● WRITTEN PROBLEM
Return the lines of the listing unchanged, starting with the line that contains "to the viewer?" and continuing through the final line of the listing, both included.

--- Begin ---

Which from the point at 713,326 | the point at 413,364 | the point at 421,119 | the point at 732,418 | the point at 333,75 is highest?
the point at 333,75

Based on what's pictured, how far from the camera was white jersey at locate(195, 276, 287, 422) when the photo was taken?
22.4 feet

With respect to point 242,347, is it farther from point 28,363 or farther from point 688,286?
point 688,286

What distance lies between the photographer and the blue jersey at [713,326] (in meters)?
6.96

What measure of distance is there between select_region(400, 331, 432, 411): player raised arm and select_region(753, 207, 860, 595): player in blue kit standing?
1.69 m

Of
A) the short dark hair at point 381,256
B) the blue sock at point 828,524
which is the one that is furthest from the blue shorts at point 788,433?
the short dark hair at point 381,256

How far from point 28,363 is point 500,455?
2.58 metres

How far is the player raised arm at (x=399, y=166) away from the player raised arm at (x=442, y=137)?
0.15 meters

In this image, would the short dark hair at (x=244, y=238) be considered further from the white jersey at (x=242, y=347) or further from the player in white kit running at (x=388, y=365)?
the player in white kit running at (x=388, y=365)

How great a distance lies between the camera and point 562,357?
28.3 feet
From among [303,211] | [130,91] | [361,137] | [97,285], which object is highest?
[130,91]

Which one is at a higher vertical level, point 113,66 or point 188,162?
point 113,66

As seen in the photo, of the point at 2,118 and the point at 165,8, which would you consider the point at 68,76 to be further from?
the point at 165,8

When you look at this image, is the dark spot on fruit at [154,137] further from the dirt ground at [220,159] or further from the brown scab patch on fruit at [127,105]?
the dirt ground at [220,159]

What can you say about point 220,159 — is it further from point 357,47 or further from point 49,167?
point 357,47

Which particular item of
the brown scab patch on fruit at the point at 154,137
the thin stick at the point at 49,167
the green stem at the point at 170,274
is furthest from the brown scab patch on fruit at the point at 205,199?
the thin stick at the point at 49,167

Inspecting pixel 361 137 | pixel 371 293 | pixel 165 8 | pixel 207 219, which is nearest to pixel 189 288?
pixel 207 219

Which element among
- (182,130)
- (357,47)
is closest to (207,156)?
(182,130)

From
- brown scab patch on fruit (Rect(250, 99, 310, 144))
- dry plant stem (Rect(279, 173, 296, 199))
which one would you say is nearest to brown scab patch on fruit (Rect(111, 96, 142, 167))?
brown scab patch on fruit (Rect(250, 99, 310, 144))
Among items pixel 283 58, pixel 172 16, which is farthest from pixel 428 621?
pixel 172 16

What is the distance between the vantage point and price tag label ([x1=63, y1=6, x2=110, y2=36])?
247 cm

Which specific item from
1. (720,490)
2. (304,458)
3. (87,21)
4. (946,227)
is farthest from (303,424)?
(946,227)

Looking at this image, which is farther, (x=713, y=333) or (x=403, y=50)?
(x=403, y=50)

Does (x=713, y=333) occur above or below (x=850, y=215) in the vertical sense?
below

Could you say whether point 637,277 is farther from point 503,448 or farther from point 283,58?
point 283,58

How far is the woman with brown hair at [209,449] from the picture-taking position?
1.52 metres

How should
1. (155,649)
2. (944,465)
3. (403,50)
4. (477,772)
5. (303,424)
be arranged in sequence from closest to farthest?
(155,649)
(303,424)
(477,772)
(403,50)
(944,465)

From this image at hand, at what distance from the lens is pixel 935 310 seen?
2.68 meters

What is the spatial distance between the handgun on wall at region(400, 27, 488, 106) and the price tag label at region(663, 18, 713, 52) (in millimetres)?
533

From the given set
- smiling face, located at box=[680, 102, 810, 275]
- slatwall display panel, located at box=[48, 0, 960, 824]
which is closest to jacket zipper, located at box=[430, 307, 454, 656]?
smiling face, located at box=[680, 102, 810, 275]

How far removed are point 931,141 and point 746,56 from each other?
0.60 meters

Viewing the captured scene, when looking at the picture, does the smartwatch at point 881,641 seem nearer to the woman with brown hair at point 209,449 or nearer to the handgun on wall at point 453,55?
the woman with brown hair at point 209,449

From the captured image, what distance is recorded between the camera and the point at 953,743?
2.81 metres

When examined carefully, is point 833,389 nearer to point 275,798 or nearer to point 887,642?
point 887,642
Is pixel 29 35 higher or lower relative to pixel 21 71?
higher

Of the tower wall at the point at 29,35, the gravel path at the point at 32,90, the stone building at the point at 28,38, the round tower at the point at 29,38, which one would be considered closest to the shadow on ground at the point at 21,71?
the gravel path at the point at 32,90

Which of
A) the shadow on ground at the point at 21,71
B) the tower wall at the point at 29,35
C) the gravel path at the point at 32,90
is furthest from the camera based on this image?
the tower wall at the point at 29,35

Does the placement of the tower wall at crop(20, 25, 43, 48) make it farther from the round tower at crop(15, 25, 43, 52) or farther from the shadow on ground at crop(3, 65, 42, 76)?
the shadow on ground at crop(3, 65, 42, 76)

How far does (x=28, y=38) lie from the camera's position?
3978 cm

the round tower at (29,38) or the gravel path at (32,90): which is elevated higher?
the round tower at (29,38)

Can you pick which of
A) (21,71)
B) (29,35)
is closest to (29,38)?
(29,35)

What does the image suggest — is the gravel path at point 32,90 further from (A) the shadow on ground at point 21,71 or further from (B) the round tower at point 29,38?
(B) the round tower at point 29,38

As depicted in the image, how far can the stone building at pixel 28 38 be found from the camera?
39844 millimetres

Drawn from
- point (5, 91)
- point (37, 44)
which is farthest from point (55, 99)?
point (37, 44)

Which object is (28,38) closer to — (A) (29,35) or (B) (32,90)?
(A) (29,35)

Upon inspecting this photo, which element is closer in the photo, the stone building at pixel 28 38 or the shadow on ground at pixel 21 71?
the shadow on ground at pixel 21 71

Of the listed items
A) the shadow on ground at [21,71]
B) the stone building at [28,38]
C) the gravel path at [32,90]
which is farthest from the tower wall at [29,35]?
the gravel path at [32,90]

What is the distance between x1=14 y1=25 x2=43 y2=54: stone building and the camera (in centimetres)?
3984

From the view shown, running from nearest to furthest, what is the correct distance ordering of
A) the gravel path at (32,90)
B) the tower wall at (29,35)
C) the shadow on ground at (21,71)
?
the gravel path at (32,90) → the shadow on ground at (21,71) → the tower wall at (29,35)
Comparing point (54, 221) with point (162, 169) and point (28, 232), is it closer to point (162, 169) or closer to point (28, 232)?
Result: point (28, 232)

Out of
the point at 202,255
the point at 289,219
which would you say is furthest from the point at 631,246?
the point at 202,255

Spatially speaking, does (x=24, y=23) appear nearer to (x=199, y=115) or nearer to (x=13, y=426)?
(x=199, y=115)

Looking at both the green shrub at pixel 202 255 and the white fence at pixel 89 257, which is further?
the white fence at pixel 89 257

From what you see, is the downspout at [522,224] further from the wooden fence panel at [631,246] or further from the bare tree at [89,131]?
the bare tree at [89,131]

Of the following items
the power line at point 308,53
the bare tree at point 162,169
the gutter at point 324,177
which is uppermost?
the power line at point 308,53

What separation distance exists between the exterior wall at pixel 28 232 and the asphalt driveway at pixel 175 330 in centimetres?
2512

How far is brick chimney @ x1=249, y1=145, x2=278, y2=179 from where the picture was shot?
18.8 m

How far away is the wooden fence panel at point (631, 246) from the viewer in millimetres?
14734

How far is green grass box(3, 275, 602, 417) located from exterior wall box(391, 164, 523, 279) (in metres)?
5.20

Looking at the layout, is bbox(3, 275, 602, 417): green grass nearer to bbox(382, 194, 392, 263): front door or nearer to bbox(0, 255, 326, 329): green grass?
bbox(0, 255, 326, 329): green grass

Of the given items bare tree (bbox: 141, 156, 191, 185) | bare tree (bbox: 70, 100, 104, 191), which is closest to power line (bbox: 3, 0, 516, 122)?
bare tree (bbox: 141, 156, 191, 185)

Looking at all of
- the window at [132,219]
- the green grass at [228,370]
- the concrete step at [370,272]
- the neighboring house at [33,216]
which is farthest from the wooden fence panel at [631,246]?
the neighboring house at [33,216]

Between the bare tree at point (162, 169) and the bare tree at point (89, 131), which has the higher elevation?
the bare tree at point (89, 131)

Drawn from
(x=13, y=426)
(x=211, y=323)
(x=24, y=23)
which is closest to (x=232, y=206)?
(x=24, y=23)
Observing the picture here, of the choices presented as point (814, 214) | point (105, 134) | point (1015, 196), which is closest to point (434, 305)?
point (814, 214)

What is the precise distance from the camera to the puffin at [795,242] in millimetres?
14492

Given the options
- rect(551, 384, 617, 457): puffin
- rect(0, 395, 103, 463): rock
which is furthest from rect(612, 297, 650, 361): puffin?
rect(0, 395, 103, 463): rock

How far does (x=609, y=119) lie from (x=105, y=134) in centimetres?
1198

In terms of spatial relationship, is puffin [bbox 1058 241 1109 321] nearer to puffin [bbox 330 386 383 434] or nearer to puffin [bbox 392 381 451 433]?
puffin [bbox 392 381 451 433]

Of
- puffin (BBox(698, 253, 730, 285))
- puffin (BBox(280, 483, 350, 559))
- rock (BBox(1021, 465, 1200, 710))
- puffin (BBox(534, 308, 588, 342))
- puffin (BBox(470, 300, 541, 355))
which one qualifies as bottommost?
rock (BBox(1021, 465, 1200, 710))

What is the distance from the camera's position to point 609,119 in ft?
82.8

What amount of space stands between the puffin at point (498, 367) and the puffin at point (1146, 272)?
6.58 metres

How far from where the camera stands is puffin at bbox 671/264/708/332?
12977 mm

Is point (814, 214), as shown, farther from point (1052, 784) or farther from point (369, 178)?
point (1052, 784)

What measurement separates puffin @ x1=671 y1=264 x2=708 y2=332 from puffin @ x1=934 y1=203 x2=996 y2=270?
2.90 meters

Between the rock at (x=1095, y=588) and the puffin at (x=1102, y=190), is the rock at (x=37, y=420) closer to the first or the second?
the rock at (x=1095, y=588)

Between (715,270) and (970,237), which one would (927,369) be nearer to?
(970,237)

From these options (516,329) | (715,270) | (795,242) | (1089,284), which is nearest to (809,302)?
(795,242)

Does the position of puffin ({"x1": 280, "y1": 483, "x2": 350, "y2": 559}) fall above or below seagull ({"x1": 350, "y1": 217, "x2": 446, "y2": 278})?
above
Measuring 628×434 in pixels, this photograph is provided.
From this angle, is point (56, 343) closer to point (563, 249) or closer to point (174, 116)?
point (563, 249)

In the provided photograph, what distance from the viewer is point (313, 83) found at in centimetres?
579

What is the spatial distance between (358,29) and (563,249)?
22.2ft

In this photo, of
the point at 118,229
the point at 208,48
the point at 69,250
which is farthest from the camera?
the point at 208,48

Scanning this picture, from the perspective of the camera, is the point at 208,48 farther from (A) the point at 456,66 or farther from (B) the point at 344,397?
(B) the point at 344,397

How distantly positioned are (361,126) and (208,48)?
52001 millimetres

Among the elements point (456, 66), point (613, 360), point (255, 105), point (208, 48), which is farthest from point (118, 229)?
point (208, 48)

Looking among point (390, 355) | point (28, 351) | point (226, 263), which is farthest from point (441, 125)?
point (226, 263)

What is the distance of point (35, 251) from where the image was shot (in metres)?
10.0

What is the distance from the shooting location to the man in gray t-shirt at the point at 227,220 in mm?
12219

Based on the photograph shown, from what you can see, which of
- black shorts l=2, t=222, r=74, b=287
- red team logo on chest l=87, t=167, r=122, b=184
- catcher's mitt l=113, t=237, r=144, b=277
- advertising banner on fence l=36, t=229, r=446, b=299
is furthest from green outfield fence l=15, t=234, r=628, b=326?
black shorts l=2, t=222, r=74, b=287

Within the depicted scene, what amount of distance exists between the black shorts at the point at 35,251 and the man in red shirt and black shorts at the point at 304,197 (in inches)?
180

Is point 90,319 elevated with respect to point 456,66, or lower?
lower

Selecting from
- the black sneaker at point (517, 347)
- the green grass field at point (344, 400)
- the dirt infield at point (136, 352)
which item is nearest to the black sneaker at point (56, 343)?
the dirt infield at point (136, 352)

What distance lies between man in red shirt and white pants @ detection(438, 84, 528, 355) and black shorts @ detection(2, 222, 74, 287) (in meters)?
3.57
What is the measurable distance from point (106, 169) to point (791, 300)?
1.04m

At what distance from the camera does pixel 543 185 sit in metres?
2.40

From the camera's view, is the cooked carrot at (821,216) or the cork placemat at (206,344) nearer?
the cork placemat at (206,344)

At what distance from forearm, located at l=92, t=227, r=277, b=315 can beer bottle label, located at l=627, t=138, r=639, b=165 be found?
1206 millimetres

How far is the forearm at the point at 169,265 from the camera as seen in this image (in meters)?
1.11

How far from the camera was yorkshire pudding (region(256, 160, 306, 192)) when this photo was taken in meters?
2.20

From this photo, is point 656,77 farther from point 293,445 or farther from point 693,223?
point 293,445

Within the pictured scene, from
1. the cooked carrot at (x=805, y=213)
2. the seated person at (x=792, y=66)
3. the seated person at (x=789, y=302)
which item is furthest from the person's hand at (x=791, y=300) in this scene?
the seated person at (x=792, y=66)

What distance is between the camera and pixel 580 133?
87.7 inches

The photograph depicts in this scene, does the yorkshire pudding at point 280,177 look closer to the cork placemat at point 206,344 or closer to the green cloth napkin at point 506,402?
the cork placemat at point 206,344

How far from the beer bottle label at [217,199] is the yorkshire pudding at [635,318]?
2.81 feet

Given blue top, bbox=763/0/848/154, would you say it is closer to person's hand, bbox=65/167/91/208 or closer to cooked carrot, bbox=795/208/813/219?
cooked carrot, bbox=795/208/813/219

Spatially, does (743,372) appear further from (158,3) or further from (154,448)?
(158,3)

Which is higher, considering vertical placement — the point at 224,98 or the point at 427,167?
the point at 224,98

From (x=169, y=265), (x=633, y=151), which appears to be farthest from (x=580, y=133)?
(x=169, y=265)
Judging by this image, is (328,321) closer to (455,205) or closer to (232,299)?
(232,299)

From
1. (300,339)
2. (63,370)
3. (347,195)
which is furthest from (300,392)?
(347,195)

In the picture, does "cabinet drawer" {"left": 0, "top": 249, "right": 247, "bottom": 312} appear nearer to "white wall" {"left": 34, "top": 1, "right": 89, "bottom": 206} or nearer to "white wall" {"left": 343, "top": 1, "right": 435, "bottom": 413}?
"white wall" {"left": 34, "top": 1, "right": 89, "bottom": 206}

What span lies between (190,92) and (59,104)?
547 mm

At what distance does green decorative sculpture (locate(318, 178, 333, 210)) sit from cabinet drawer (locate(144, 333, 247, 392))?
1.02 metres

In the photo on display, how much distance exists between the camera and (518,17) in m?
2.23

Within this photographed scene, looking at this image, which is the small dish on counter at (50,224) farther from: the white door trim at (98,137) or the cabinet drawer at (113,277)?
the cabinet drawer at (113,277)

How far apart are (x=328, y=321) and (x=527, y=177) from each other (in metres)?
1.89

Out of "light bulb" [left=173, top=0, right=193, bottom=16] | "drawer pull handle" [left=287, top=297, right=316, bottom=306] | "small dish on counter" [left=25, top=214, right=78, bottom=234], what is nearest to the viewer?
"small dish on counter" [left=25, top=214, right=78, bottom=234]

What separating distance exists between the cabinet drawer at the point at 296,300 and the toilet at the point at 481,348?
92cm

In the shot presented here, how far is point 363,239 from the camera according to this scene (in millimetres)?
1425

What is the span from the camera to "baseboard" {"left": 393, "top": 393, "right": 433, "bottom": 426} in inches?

--- End ---

● CORRECT OUTPUT
Out of "light bulb" [left=173, top=0, right=193, bottom=16] | "drawer pull handle" [left=287, top=297, right=316, bottom=306] | "small dish on counter" [left=25, top=214, right=78, bottom=234], what is nearest to the viewer?
"small dish on counter" [left=25, top=214, right=78, bottom=234]

What separating distance exists between the cabinet drawer at the point at 296,300 and the toilet at the point at 481,348?
92cm

In the shot presented here, how far is point 363,239 from the camera according to this scene (in millimetres)?
1425

What is the span from the camera to "baseboard" {"left": 393, "top": 393, "right": 433, "bottom": 426} in inches?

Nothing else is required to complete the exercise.